Supported Constructs

The following LLBLGen Pro Designer constructs are supported for Entity Framework Core v2. Using an element not on this list will result in a validation error of the project.

Supported designer features

  • Entity mappings to tables
  • Single catalog per project
  • Multi-schema per project
  • Entity inheritance: target per Entity Hierarchy inheritance
  • 1:1, 1:n, m:1 relationships.
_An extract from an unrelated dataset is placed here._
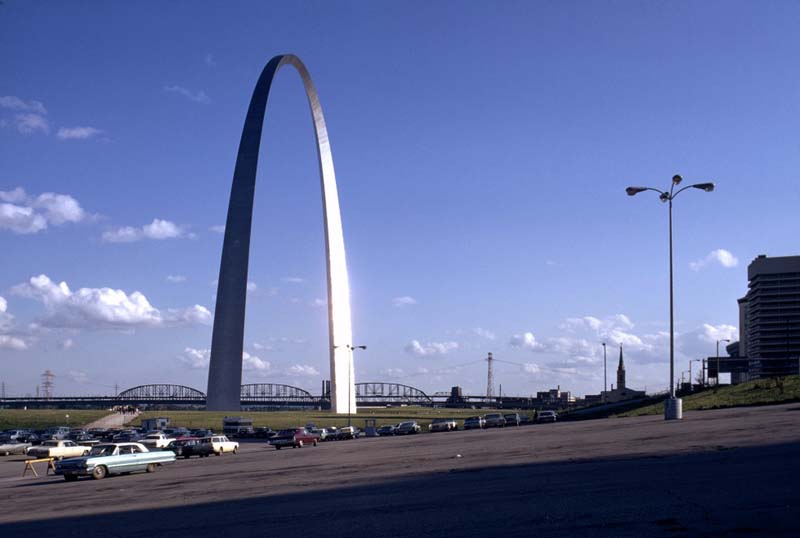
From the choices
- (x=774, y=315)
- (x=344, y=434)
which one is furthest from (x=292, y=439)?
(x=774, y=315)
Many to many relationships aren't supported by EF core.
  • Typed Lists
  • Value Type Definitions. Value Type Definitions are generated as 'Owned types' in the mappings.
  • Entity splitting (mapping multiple entities onto the same table with a 1:1 Pk-Pk relationship)
  • Derived models
  • Sequences
  • Model views
  • All .NET types for PKs
  • Enums (using .typeimports files, see the Designer documentation for details on this).
  • .NET 4.6.1 or higher.
  • C# and VB.NET
  • Relationship cascade rules
  • Action combinations on mappings. See below.

Supported databases

The following databases are supported. Although there's an EF Core provider for MySQL from DevArt, it's not supporting .NET core.

  • SQL Server 2000 and higher
  • PostgreSql (using Npgsql)
  • Firebird

Read-only entities

Read-only entities, through the action combinations in the mappings pane of an entity editor, are supported through custom annotations. The supported action combinations are 'Create, Retrieve, Update, Delete' and 'Retrieve'. This is implemented using this code: https://romiller.com/2017/02/14/ef-core-1-1-read-only-entities-extending-metadata-with-annotations/

You can specify an entity as 'readonly' by changing in the entity editor's Mappings tab the allowed action combinations to 'Retrieve' instead of the default 'Create/ Retrieve / Update / Delete'. If an entity is set as 'readonly' the modelbuilder will call the IsReadOnly extension method on the EntityTypeBuilder object for the entity. When such an entity is then persisted through SaveChanges(), it's checked whether the entity type has the readonly annotation set. If so, the SaveChanges() action is aborted with an exception. The exception is needed because it's not possible to filter out actions on the context, so a silent skip isn't possible.